Cheap’s second clever plan is no more successful than the first one, and this time he doesn’t escape. Justin is accused of violating the Pardon he doesn’t remember, and is likewise condemned to hang. But he gets a last-minute reprieve, once the major and the Governor realize what’s happened to him. In the process, the now-forgotten bracelet resurfaces and proves its value.

Justin, it turns out, is the Governor’s long-lost son. As he struggles to process that information, he witnesses the last escape and ultimate end of the evil Captain Cheap. At the very end, literally on the last page, he gets over his long-standing dislike of the Governor, and they bond as father and son.

The abrupt about-face at the end is classic Norton. So are the problems with the plot. She did not often stumble in her pacing or plotting, but when she did, she tended to do it in particular ways. One was to get halfway through, apparently run out of ideas, and repeat the same plotline all over again with a slightly different ending.

That’s what happens here. Cheap’s first clever plot fails, but he escapes and comes back for more. Meanwhile Justin/Scarface, thanks to his amnesia, basically lives through the same thing all over again, replacing the major with Sir Francis. The major’s escape actually works; he gets word of Cheap’s plan to the Governor. Sir Francis by contrast is a nasty little brat who refuses to do the right thing, but that’s all right. Sir Robert and the major are ahead of the game anyway.

It’s clear Norton is trying to portray Cheap as the kind of very clever man who always outsmarts himself, but doing it twice over rather labors the point. Characterization was never her strength, and it shows. She doesn’t quite have the skill to do his complex personality justice.

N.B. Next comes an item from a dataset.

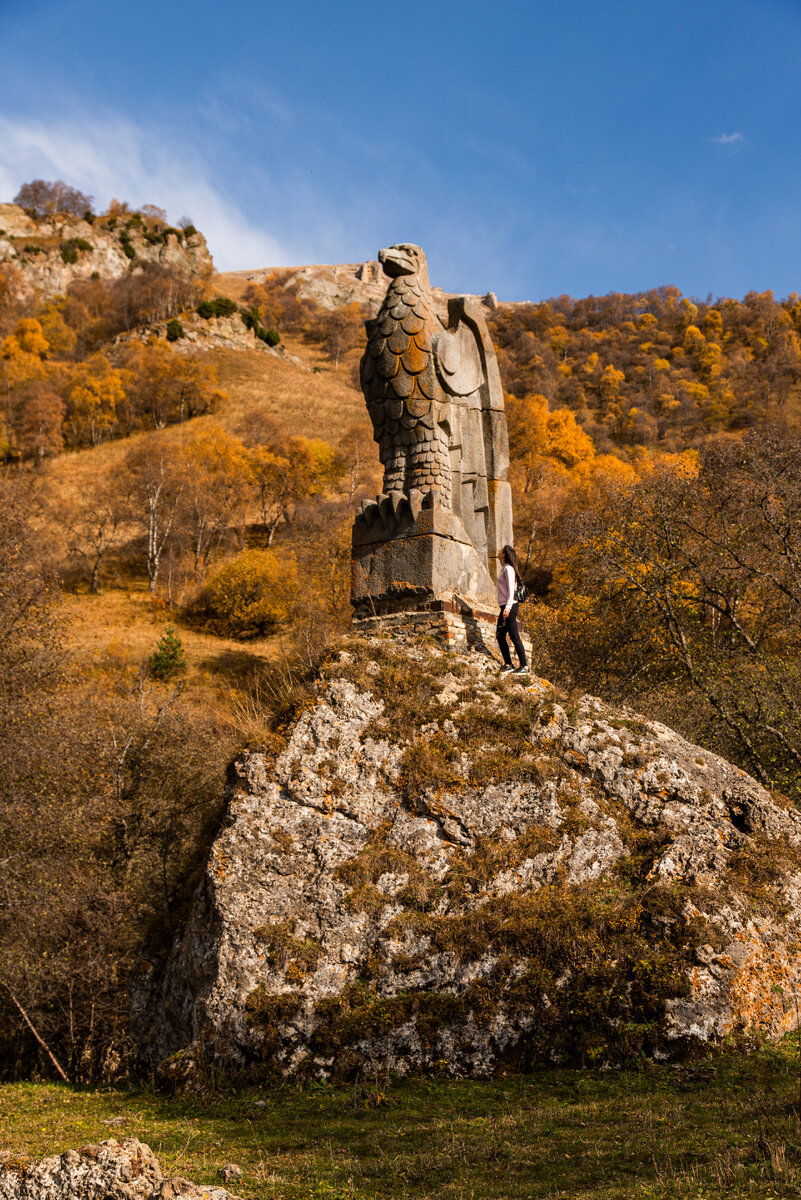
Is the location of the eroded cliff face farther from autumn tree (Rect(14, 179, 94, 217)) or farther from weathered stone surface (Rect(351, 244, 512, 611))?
autumn tree (Rect(14, 179, 94, 217))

She’s better served with Sir Robert, who is like a less morally reprehensible version of Cheap, and Justin, whose fundamental integrity helps him navigate a complicated series of challenges. Sir Robert in particular makes me think of a film that I’m sure Norton knew well, the 1935 Errol Flynn classic, Captain Blood. Here’s the man of good breeding who fell into piracy but redeemed himself and ends up becoming the Governor. This is almost like a sequel, complete with lost love and long-lost heir.

And of course, as a reader in 2020, I can’t help but think of the Pirates of the Caribbean franchise. It’s all very much in-genre. Pirate ships! Letters of marque! The Lords of Tortuga!

It’s not one of Norton’s best, by far, but it’s fun. That’s really all it needs to be.